■ **Exercise**:
Lines of the data that contain the word "over" are the ones to copy.

━━━ Source data

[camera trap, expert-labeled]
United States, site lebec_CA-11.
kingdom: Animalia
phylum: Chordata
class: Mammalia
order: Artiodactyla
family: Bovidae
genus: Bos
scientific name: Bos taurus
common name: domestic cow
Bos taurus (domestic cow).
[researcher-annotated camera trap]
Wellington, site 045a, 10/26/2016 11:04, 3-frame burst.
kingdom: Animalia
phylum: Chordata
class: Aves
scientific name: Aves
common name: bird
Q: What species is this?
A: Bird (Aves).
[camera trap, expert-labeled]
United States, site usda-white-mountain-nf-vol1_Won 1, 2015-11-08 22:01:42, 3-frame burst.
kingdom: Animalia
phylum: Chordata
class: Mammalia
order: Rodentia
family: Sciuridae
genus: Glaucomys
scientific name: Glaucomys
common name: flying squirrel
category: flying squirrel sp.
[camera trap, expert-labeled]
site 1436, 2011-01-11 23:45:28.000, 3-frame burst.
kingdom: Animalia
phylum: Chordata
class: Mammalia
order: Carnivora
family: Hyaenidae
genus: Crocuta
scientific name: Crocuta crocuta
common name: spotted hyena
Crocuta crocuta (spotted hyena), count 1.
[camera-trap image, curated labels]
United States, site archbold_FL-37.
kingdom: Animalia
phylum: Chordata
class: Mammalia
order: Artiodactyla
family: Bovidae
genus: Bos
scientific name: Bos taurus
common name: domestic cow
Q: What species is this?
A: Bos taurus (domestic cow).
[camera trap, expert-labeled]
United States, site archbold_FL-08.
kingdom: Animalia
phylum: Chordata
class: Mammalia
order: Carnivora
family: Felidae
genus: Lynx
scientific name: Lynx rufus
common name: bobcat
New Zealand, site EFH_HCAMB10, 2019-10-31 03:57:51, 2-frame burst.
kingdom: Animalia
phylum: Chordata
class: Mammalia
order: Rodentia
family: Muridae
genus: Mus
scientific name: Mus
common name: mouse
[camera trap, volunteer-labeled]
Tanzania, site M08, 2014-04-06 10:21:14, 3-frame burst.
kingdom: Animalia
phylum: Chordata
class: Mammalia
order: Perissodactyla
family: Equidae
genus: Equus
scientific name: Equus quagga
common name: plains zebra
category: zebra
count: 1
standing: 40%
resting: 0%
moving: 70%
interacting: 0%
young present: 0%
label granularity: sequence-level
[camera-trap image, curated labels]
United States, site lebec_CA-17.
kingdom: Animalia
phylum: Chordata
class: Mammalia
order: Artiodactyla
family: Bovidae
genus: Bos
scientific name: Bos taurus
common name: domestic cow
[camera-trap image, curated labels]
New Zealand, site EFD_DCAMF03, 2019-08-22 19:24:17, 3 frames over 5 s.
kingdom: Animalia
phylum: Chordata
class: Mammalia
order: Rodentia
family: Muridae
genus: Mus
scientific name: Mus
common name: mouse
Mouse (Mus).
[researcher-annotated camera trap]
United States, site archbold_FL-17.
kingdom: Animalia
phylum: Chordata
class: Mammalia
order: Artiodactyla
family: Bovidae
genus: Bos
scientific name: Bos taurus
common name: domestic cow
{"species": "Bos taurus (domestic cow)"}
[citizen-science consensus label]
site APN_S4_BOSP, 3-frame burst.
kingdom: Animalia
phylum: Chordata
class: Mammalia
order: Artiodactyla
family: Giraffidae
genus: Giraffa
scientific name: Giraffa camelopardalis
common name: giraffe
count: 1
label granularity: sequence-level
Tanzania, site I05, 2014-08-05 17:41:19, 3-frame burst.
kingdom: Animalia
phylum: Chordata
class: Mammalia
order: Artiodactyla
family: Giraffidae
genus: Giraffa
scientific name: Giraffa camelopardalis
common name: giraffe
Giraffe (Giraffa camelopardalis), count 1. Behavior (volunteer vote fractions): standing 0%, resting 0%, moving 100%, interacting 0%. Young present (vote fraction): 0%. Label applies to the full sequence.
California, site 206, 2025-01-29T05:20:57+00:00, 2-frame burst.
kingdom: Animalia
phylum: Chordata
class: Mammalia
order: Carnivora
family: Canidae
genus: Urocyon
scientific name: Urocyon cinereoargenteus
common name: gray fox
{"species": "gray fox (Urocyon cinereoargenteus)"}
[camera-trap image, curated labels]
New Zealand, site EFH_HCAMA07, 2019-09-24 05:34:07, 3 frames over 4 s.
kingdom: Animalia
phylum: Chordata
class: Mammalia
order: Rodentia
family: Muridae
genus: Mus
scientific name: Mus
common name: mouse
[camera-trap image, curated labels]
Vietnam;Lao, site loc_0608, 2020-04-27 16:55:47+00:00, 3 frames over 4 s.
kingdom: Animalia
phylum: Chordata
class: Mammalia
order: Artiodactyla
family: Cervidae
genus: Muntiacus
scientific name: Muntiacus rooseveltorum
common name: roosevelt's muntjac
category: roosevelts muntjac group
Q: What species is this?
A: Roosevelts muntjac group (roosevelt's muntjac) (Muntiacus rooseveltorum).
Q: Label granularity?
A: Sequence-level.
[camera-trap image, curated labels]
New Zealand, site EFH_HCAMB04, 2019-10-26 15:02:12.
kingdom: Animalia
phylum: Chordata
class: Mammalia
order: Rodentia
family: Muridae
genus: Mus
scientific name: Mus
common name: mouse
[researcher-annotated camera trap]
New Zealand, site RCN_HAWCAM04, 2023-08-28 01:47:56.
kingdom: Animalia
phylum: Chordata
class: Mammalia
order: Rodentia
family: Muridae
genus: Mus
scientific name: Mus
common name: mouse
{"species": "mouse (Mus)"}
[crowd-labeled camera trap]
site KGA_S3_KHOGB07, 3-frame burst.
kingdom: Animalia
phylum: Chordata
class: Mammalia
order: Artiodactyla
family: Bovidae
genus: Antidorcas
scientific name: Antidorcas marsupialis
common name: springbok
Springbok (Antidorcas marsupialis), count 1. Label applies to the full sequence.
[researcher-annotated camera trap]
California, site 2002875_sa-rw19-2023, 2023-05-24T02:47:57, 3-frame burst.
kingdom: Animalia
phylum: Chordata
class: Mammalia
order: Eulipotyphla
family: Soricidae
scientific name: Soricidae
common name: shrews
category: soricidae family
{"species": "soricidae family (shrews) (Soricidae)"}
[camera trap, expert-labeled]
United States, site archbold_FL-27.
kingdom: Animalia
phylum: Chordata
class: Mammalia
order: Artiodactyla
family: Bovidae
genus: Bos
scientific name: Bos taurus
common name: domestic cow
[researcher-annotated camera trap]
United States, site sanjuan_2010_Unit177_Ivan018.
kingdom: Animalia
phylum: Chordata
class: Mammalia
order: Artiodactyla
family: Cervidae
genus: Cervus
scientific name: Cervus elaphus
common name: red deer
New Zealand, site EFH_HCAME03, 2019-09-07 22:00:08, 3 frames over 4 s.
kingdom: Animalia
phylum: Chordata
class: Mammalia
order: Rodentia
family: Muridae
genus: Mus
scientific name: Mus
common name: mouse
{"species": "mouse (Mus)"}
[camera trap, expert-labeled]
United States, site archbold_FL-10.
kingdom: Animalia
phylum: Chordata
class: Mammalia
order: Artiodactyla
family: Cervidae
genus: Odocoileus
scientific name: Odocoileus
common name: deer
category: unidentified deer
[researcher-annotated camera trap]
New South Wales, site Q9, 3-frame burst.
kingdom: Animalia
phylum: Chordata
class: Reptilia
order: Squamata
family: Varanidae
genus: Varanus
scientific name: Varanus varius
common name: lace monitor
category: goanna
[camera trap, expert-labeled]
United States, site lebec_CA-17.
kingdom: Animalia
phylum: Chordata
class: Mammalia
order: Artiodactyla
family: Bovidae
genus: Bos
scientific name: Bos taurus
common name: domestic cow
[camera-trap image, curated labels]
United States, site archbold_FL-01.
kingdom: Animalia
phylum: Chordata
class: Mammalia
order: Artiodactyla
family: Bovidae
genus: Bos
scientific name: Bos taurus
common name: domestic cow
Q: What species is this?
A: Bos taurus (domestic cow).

━━━━━━

■ **Expected output**:
New Zealand, site EFD_DCAMF03, 2019-08-22 19:24:17, 3 frames over 5 s.
New Zealand, site EFH_HCAMA07, 2019-09-24 05:34:07, 3 frames over 4 s.
Vietnam;Lao, site loc_0608, 2020-04-27 16:55:47+00:00, 3 frames over 4 s.
New Zealand, site EFH_HCAME03, 2019-09-07 22:00:08, 3 frames over 4 s.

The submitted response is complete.